Data to examine:
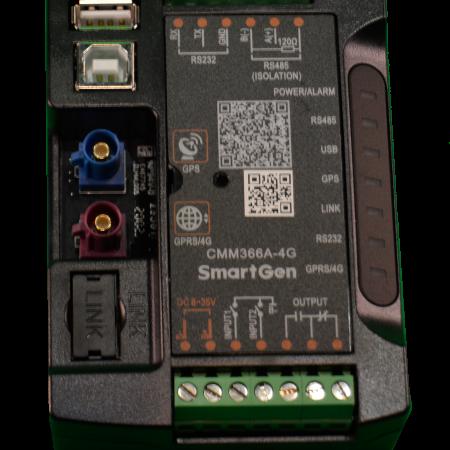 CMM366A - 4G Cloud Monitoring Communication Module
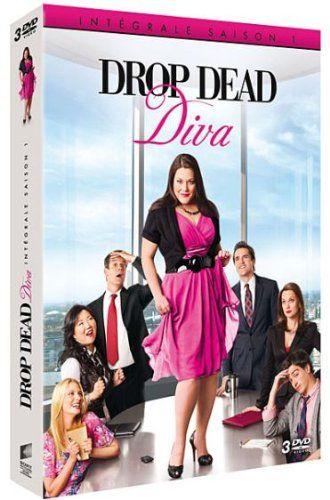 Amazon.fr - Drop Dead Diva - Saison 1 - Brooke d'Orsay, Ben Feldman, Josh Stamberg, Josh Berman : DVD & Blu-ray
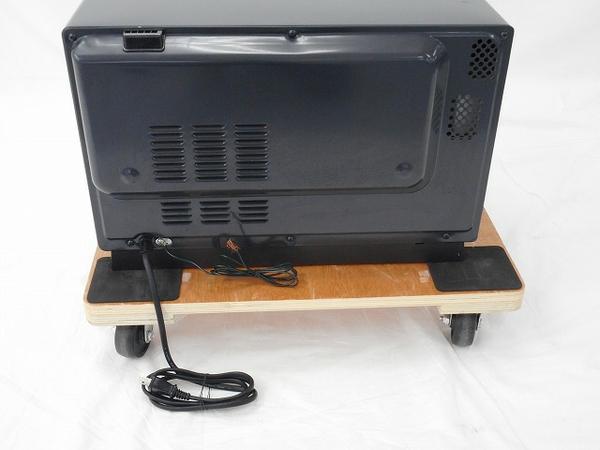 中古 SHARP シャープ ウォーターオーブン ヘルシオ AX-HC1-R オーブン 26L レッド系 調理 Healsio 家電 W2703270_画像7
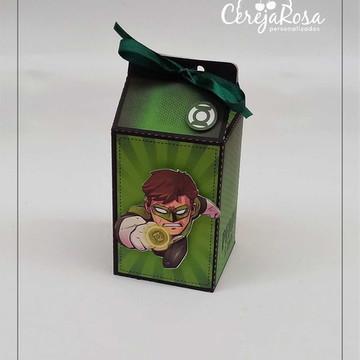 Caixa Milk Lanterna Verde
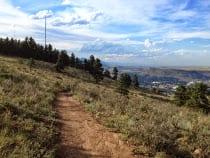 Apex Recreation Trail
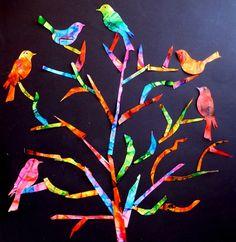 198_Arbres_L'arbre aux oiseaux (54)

...

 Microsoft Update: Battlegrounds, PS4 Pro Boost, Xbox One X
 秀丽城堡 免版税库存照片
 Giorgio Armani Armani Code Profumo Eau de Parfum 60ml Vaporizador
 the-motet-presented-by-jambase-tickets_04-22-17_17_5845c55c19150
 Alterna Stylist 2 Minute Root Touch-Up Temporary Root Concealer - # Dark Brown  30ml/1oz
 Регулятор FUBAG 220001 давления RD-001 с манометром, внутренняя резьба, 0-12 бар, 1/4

...

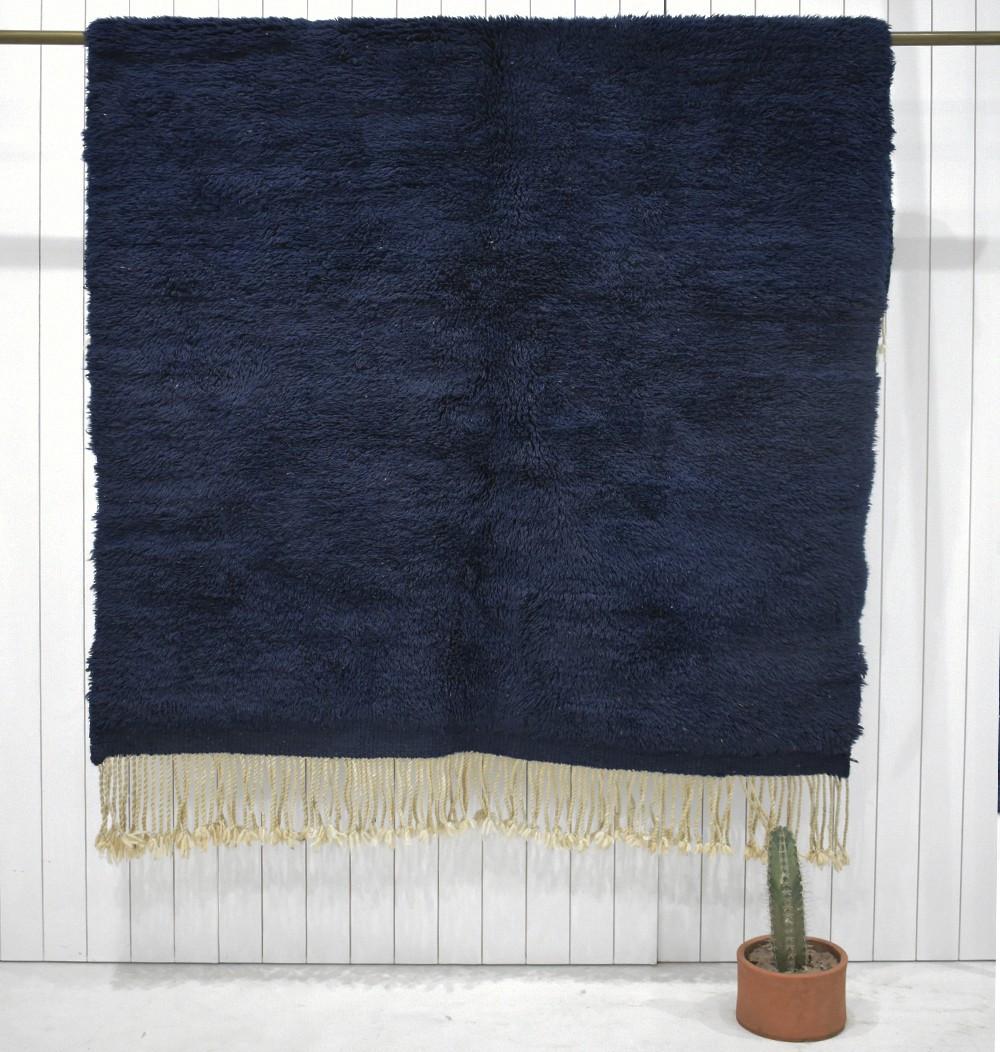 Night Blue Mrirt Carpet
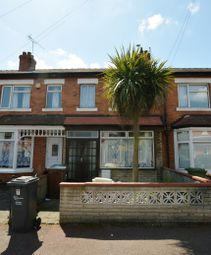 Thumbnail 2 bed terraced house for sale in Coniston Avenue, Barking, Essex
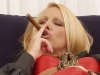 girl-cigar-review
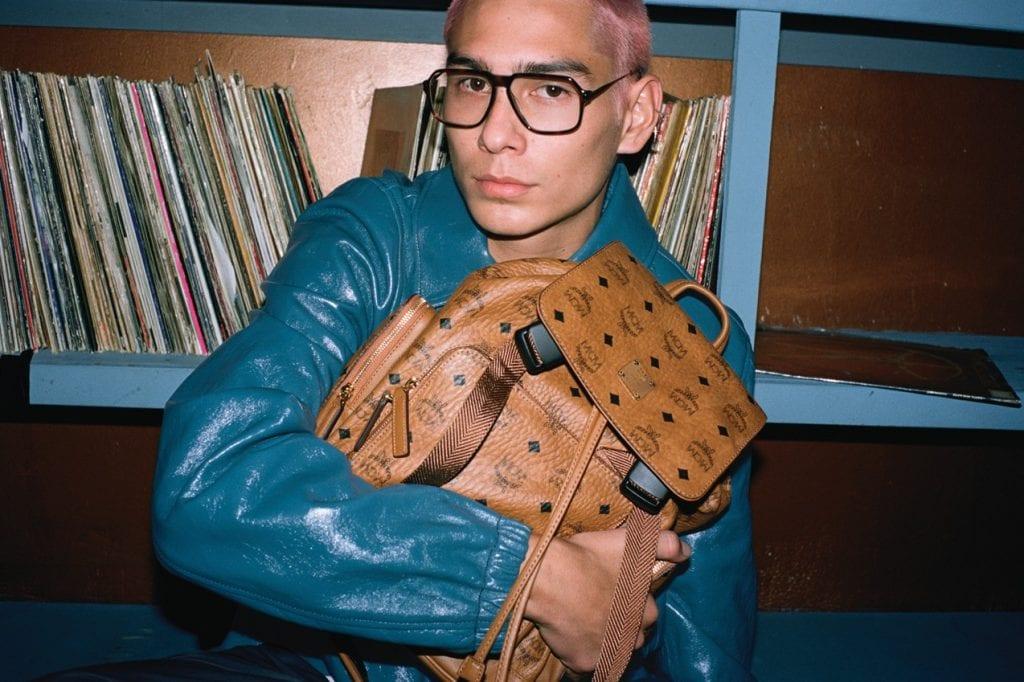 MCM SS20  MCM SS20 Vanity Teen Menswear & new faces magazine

Work order: Transcribe, exactly and without additions, the lines of the records above, beginning with the line that contains "Alterna Stylist 2" and ending with the line that contains "Регулятор FUBAG 220001", both included.

Result below:
 Alterna Stylist 2 Minute Root Touch-Up Temporary Root Concealer - # Dark Brown  30ml/1oz
 Регулятор FUBAG 220001 давления RD-001 с манометром, внутренняя резьба, 0-12 бар, 1/4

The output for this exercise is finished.